The Aussie Backyard Bird Count is on this week as part of National Bird Week and you can take part by counting all the variety of birds in your backyard.

The Aussie Backyard Bird Count is an activity for all-ages that involves observing and counting the birds that live near you – whether that’s in your garden, the local park, a beach or even your town centre.

BirdLife Australia, the nation’s peak independent bird conservation organisation, wants you to count birds within a 20 minute period and help them develop an understanding of local birds, whilst getting to know the wildlife on your doorstep.

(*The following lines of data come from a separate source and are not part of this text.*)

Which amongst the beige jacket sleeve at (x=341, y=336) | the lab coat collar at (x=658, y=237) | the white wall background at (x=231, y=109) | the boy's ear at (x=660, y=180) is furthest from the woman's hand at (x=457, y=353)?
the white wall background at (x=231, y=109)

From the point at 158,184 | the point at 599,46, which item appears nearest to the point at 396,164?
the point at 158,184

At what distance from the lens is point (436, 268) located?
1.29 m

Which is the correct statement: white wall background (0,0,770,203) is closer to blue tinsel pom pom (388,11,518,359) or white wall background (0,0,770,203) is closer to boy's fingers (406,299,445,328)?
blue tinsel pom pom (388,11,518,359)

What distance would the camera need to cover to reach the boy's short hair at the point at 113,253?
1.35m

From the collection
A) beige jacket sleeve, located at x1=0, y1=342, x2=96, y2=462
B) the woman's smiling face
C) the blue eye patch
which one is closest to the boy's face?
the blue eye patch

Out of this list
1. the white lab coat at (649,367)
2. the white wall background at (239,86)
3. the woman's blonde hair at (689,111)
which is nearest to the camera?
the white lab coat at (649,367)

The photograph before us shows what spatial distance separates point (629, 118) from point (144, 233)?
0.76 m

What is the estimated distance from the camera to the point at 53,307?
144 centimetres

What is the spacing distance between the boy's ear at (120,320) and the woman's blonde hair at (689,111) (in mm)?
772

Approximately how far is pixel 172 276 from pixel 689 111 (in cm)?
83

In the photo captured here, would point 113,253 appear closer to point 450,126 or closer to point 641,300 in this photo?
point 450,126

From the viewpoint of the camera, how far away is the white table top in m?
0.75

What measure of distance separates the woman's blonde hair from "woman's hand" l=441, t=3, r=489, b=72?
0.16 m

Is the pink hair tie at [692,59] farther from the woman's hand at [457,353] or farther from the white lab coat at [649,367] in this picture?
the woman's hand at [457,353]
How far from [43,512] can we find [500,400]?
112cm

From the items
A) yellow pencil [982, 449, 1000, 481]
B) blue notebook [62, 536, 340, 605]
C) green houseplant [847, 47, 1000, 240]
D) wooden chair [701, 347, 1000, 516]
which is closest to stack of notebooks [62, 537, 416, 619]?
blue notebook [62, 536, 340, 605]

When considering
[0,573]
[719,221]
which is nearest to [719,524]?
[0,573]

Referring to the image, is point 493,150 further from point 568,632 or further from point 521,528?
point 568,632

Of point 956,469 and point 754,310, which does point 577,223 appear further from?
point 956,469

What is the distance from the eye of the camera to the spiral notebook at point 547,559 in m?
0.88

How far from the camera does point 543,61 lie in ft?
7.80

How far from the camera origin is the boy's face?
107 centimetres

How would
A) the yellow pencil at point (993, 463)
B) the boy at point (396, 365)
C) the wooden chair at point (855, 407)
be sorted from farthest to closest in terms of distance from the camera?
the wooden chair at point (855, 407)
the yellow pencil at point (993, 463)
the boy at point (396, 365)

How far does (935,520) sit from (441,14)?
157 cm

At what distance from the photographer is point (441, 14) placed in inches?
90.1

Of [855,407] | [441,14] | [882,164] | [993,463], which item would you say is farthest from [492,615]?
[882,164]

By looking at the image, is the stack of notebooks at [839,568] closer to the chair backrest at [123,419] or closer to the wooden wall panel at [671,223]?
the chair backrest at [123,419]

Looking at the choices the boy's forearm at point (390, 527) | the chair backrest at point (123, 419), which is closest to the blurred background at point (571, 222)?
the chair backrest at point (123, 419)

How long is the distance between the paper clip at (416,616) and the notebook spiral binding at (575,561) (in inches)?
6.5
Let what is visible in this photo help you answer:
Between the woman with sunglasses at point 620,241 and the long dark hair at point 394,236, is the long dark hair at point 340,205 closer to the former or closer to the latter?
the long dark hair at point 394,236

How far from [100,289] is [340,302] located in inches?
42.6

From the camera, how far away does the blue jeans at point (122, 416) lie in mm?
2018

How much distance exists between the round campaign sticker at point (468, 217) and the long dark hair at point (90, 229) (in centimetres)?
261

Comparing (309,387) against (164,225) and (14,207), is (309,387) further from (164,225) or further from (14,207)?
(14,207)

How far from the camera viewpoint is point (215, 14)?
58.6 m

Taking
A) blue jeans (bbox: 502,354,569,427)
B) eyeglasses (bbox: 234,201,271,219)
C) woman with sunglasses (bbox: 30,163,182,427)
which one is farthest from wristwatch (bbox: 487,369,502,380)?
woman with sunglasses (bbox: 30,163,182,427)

To complete the Aussie Backyard Bird Count, spend 20 minutes standing or sitting in one spot and noting down the birds that you see.

You don’t even need to have a backyard.

You can literally count birds anywhere – as long as you are in Australia.

Consider your ‘backyard’ as any place you feel at home and you can see birds.

You will need to count the number of each species you spot within the 20 minute period.

For example, you might see 4 Australian Magpies, 2 Rainbow Lorikeets and a Sulphur-Crested Cockatoo.

If you can identify birds by their calls, please include these in your count, but if you aren’t sure of a bird without seeing it, please exclude it rather than making a guess.

You can submit the data online or via the app.

The Aussie Bird Count app has a handy field-guide to help you identify birds.

By participating in the Aussie Backyard Bird Count, you will be helping BirdLife Australia find out about the common species that live where people live.

This snapshot of Australian birds at the same time each year allows BirdLife Australia to look at the trends in our bird communities from year to year.

This is important because it’s these more common species that give us the best indication of the health of the Coffs Coast environment – think of birds as a barometer for nature!